In constrast, for (II), carboxyl O atoms form hydrogen bonds with alcohol OH groups in addition to acidic OH groups on translationally related molecules in a head-to-tail arrangement along the a axis (Okaya et al., 1966). Carboxylic acid dimers are not present despite their propensity to form (Leiserowitz, 1976). Both (I) and (II) contain binary graph-set R21(5), formed among two α-hydroxyl groups and a carboxyl O atom. However, (II) features C(7) and C22(7) chains that form a ring R33(12) (Rychlewska et al., 1999; Rychlewska & Warzajtis, 2000). This feature links together three molecules and results in a more diffuse network in (II) than in (I). The impact of dimer formation and the altered hydrogen-bonding scheme in (I) is readily observed when comparing the splitting and shifting patterns of the 13C CP/MAS solid-state NMR and Raman spectra of the two forms (Patel et al., 2000).
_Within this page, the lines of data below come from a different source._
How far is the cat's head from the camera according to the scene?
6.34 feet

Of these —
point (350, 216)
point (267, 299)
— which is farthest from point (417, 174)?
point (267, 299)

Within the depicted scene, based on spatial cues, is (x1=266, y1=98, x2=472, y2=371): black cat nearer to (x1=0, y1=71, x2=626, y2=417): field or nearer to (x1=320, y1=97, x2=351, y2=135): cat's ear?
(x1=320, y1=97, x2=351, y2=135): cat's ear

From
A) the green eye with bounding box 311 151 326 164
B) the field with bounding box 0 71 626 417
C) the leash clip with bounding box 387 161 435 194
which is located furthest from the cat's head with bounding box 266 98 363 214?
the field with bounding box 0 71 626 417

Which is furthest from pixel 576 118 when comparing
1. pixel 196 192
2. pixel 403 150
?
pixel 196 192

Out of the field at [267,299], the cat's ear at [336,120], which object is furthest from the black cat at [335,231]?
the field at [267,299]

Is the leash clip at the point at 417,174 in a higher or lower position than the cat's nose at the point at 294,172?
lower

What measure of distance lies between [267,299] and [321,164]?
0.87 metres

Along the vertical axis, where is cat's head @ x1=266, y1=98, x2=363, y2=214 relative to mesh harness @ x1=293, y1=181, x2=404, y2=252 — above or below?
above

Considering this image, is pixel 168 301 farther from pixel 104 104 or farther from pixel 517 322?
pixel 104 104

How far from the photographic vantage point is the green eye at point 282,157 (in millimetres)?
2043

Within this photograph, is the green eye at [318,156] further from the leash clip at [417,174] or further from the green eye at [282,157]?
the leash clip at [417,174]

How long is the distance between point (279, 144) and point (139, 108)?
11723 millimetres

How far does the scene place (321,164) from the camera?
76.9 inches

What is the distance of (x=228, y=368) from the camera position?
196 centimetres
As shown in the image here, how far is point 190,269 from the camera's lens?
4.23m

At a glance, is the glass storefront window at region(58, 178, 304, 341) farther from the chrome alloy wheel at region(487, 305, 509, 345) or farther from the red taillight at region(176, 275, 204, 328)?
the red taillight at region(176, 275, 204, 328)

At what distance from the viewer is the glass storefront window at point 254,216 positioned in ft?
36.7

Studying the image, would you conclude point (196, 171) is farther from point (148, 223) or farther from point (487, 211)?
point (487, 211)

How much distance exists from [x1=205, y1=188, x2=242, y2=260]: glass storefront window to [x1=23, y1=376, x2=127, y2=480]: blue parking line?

There are other short O···O contacts [O4···O2iii = 2.858 (1) Å, O4···O1iv = 3.007 (1) Å and O6···O6v = 2.930 (2) Å; symmetry codes: (iii) -1 + x, y, -1 + z; (iv) 1 - x, 1 - y, -z; (v) 2 - x, -y, 1 - z] that are not hydrogen-bonding contacts, as the associated H atoms are involved in hydrogen bonds with other O atoms.
The calculated value of Δ% (Brock et al., 1991), a measure of the extent to which the racemate is denser than the homochiral form, was 2.2 for the tartaric acid pair. This value appears in the upper quartile for a wide range of structures examined by Brock et al. (1991) and is greater than the mean for pairs of chiral and racemic structures examined (0.92). The formation of dimers likely contributes to tighter packing in (I), as evidenced by its higher calculated density [1.796 versus 1.757 Mg m-3 for (II)]. Thus, the crystal pair reasonably satisfies Wallach's rule, provided the inherent bias in comparing resolvable racemic/chiral pairs is recognized (Brock et al., 1991).